Hi.
I have a problem with a PerlResponseHandler, regarding the character set used in the
response to a request.
Basically, the question is : how to I set the character set properly for the
"handle" used in
$r->print("string") ?
(where string can be "äéèöü" for example)
Neither of the following (which I do before starting to print output) seems to
work :
$r->headers_out->unset('content-type');
$r->headers_out->set('content-type','text/html;charset=xxxx');
or
$r->content_type('text/html;charset=xxxx');
When I say that it doesn't work, I mean in fact :
- the "Content-Type" response header sent by the server is properly set according to what
I do above (as verified in a browser plugin)
- but if what I print contains "accented" characters, they are not being
encoded properly
So, do I need to set something else so that the $r->print(string) will output "string"
properly ?
Background :
My PerlResponseHandler reads a html file from disk, replaces some strings into it, and
sends the result out via $r->print.
The source html file can be encoded in iso-8859-1 or UTF-8, and it contains a proper
declaration of the charset under which it is really encoded :
<meta http-equiv="content-type" content="text/html; charset=iso-8859-1">
or
<meta http-equiv="content-type" content="text/html; charset=UTF-8">
To read the file, I first open it "raw", read a few lines, checking for the above <meta>
tag.
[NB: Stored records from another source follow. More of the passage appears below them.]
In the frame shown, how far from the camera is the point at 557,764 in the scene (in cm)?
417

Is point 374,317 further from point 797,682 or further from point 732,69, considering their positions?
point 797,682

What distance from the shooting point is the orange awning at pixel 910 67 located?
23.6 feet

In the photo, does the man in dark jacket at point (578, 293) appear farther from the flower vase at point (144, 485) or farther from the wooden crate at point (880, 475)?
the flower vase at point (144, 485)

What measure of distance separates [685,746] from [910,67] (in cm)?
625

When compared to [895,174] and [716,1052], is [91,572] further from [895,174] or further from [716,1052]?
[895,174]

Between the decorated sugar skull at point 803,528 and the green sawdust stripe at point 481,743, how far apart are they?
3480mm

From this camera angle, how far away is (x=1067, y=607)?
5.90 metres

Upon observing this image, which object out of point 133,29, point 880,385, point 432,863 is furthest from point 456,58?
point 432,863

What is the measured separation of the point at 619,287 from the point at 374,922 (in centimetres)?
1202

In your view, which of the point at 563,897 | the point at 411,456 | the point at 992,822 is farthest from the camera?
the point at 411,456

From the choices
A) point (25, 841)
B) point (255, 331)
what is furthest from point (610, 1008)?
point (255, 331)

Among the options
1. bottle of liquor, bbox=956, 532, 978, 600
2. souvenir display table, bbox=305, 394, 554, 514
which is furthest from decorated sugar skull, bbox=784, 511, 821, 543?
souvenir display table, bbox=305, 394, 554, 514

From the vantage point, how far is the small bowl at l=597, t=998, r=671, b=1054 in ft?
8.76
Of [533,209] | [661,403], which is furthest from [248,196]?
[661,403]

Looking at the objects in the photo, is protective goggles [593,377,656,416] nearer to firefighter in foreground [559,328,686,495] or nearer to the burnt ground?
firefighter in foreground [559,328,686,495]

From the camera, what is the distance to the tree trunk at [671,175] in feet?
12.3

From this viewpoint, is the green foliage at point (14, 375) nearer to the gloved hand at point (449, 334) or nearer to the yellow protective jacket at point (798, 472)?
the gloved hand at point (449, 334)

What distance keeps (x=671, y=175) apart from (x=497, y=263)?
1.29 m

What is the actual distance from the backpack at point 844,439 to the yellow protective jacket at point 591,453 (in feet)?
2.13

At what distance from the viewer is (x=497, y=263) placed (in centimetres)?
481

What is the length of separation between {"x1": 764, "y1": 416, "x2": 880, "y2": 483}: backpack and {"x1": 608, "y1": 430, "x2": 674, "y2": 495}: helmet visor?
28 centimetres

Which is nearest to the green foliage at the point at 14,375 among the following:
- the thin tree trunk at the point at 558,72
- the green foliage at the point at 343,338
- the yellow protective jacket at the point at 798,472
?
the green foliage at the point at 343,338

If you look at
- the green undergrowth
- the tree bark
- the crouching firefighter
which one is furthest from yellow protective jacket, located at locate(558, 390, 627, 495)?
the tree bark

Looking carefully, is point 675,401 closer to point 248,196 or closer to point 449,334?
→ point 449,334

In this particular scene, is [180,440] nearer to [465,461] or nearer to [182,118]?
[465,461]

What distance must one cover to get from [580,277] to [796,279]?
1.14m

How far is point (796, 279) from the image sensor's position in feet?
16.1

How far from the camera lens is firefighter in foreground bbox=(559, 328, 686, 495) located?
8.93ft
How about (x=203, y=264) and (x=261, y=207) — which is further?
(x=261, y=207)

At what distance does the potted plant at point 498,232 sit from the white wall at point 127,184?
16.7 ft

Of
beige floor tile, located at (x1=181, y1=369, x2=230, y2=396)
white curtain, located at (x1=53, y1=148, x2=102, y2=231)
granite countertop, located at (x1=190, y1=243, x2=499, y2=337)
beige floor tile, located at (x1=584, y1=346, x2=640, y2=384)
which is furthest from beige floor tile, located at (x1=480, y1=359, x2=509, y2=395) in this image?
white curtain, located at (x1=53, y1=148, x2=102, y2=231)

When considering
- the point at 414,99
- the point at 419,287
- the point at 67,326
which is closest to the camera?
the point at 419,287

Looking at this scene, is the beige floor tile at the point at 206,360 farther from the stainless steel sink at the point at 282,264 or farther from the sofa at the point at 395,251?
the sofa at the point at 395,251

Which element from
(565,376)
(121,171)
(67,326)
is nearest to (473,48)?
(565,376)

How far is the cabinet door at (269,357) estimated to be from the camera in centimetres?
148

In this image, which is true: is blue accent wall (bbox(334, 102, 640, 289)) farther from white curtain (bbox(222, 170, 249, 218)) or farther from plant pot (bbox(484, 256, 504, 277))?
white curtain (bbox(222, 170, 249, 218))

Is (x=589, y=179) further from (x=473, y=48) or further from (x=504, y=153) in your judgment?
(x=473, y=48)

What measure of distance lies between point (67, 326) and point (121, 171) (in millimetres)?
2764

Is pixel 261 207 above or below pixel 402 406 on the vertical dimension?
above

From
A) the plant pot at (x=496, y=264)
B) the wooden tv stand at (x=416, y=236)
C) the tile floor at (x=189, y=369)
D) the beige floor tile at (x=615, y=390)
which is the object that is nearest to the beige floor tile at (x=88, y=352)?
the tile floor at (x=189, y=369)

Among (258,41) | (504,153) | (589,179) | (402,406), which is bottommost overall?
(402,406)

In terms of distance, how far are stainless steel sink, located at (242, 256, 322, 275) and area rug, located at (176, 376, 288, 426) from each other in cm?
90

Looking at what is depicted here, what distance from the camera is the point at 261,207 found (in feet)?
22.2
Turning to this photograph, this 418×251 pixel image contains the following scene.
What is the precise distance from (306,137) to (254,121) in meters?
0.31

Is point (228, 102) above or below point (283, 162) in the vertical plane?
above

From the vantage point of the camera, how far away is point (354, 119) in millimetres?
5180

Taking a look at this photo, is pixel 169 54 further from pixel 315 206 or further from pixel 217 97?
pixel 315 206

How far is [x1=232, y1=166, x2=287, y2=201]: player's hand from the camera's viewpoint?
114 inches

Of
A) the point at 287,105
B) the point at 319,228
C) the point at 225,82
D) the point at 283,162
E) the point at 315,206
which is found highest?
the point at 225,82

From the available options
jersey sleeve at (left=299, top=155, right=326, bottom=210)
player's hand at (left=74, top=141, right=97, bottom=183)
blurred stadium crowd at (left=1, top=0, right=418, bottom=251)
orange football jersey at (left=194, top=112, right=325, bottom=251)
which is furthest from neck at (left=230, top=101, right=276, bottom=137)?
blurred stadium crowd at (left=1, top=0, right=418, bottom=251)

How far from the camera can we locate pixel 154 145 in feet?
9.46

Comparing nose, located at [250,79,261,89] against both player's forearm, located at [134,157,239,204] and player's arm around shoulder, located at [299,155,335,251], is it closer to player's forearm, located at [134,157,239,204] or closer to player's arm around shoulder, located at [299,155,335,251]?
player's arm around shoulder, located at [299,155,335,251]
If found, I note the charset (say in $charset), close the file, and re-open it as
open(my $fh,"<:encoding($charset)", $file);
(note : if $charset is "UTF-8", then the open becomes
open(my $fh,'<:utf8', $file);)
I also at that point set the response charset by one of the means above.
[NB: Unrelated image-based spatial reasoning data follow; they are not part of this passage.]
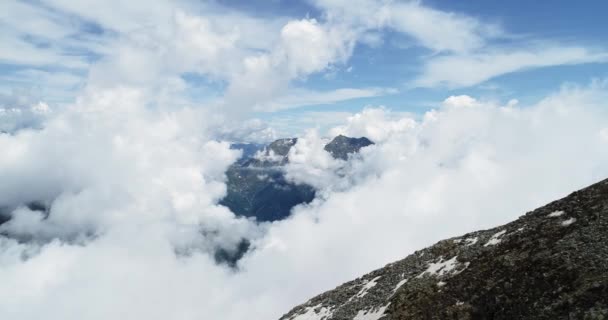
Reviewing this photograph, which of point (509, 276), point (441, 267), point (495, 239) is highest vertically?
point (495, 239)

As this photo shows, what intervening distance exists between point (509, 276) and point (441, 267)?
34.8ft

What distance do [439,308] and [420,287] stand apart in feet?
19.3

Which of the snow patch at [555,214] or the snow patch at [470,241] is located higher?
the snow patch at [555,214]

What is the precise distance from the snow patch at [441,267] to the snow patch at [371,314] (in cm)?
595

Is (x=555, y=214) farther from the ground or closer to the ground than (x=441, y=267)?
farther from the ground

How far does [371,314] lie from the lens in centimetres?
4222

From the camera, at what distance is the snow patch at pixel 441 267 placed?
42250 millimetres

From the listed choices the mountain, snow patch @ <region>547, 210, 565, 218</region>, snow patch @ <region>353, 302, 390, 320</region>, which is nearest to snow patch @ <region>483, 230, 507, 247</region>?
the mountain

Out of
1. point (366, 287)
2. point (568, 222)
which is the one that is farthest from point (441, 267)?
point (568, 222)

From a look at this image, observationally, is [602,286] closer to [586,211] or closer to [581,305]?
[581,305]

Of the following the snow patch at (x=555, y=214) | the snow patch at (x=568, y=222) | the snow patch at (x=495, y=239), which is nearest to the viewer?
the snow patch at (x=568, y=222)

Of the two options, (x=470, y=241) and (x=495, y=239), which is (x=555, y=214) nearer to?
(x=495, y=239)

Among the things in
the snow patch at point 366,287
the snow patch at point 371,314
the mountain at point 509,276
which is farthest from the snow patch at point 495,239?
the snow patch at point 366,287

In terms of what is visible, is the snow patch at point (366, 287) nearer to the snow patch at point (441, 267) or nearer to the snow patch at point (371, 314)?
the snow patch at point (371, 314)
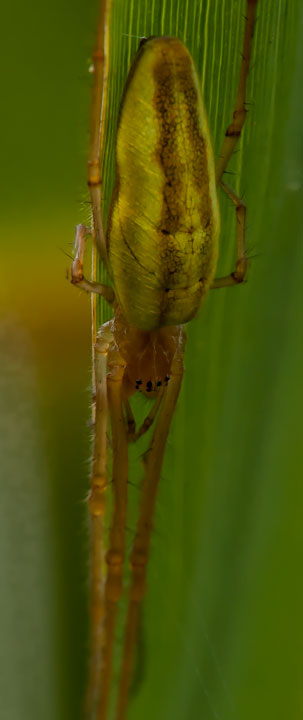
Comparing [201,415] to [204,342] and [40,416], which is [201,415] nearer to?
[204,342]

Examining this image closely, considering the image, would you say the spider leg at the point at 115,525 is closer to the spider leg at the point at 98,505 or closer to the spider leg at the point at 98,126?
the spider leg at the point at 98,505

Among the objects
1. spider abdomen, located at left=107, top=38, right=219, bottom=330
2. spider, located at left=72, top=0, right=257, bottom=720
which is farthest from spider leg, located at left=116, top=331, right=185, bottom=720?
spider abdomen, located at left=107, top=38, right=219, bottom=330

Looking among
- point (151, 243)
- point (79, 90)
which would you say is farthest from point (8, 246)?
point (151, 243)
Then I read the file line by line, substituting some strings in the line, and print out
the line via
$r->print($line);
etc..
My problem is that, if the input file is for example iso-8859-1 and contains the word
"Männer", the output comes out as "M(A tilde)(some byte)nner" (the bytes corresponding to
the UTF-8 encoding of the "a umlaut").
Can I / should I do something like
binmode($r,":$charset"); # ??
TIA